* MATERIAL SHOWN
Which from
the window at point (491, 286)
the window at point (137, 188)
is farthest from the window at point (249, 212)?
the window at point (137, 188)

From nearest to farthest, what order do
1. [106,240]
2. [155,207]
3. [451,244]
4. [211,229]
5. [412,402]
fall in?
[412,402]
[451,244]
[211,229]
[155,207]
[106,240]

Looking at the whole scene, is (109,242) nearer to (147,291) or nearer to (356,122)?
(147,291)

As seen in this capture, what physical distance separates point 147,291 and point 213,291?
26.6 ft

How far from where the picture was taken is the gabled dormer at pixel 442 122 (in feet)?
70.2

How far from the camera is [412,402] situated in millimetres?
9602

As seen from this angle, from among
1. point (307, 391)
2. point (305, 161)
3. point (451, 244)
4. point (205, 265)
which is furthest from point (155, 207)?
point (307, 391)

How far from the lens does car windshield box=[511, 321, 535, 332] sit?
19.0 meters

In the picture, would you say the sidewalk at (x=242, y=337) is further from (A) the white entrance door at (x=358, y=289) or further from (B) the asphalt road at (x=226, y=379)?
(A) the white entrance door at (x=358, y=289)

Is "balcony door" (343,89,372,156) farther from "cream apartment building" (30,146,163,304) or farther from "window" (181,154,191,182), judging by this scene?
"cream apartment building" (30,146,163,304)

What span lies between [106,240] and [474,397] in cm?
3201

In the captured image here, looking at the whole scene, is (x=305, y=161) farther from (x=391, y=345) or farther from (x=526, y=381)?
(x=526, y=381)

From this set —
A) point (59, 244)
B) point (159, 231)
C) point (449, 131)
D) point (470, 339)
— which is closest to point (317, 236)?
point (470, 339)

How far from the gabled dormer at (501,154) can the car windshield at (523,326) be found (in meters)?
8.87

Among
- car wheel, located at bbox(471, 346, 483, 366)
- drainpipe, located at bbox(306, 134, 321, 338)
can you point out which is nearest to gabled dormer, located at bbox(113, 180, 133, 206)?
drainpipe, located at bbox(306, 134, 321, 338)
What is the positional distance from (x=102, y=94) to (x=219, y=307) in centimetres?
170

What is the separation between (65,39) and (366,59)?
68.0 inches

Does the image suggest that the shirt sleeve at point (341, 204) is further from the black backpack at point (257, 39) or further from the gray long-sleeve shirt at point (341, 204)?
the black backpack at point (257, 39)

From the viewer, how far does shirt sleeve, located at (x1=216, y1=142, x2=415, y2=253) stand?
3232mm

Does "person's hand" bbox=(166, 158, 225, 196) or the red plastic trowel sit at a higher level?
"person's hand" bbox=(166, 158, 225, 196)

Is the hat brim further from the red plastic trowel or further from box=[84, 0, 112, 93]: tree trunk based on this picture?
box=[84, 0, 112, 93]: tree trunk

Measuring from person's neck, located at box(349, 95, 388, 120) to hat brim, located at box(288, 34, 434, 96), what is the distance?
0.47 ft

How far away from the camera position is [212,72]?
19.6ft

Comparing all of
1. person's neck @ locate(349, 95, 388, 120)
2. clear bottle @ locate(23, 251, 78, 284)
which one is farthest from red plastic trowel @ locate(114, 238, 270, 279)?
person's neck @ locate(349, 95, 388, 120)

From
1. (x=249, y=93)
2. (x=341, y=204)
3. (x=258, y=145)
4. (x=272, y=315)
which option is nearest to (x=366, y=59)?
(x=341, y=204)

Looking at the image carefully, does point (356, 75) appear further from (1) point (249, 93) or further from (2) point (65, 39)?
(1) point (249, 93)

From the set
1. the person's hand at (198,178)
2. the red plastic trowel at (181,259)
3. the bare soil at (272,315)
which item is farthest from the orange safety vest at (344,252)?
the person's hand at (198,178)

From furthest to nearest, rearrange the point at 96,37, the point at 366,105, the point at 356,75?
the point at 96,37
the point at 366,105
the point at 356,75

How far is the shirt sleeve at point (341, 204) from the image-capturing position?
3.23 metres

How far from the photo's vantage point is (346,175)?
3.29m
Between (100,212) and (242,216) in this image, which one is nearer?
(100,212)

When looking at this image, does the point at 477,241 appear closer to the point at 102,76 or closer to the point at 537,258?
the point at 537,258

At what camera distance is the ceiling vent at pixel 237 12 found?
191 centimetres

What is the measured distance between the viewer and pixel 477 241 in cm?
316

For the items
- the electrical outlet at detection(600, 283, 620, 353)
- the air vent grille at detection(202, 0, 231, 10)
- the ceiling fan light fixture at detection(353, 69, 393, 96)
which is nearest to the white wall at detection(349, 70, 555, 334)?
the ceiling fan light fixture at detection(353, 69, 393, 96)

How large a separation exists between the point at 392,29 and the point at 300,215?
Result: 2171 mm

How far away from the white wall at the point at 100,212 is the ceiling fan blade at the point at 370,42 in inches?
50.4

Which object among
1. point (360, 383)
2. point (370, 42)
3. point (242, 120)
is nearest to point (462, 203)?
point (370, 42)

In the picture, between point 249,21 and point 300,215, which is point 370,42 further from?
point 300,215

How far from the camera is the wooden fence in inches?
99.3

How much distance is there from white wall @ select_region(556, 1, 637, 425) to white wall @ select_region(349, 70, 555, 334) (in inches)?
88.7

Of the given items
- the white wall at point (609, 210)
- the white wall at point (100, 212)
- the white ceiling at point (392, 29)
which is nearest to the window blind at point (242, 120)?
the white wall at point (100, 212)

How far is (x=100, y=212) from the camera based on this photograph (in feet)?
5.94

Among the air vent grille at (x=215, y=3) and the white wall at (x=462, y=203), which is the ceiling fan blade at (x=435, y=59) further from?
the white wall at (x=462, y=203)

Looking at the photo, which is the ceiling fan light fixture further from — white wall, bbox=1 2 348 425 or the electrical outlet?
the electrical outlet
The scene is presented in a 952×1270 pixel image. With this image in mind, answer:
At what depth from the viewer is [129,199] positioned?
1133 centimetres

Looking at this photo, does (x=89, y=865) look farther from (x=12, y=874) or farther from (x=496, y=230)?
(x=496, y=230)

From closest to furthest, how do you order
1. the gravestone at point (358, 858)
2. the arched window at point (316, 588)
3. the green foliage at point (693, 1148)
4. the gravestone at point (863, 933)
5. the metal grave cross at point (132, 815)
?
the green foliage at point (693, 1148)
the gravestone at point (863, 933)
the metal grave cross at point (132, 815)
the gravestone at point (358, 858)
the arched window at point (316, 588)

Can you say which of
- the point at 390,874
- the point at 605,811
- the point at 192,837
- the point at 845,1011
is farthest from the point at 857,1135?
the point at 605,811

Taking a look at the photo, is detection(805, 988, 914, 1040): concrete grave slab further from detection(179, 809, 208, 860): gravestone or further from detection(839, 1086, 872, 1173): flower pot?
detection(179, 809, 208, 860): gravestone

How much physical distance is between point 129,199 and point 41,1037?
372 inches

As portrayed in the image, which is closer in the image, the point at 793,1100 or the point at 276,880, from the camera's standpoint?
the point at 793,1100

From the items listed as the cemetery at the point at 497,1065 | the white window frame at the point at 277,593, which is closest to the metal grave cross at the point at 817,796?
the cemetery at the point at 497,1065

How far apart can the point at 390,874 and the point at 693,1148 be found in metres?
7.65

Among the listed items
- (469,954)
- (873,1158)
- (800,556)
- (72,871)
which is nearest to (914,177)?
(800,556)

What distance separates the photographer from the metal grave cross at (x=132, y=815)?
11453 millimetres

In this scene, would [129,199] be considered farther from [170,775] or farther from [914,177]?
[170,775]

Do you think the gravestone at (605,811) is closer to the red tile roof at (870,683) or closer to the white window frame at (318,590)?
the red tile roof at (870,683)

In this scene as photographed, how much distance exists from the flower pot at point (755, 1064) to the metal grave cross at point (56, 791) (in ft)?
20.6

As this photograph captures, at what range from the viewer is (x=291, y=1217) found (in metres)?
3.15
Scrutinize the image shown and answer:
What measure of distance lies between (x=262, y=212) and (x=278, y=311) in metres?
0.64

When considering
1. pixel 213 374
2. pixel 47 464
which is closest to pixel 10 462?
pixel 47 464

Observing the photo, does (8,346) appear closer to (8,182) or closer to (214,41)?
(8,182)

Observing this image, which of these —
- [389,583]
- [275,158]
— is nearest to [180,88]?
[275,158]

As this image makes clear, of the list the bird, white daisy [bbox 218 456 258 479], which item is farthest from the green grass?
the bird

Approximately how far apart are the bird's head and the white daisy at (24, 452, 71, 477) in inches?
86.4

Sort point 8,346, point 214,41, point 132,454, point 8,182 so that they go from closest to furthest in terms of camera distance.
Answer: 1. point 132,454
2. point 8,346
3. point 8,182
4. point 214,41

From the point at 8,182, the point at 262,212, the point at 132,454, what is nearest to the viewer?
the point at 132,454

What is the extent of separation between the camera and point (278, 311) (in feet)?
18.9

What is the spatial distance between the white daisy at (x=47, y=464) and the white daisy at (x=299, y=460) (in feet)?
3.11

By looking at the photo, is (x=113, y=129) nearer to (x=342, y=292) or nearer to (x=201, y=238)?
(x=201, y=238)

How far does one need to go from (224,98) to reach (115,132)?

* WHAT TO DO
Scale every coordinate in the answers by 1.25, rounding to whole numbers with halves going up, and write out again the stretch from the line containing "By looking at" through the end of the material. Keep the requests in that stretch, unchanged.

* EXERCISE OUTPUT
By looking at the photo, is (x=113, y=129) nearer to (x=342, y=292) or nearer to (x=201, y=238)?
(x=251, y=298)

How far does one need to go from (224,98) to reach (115,132)?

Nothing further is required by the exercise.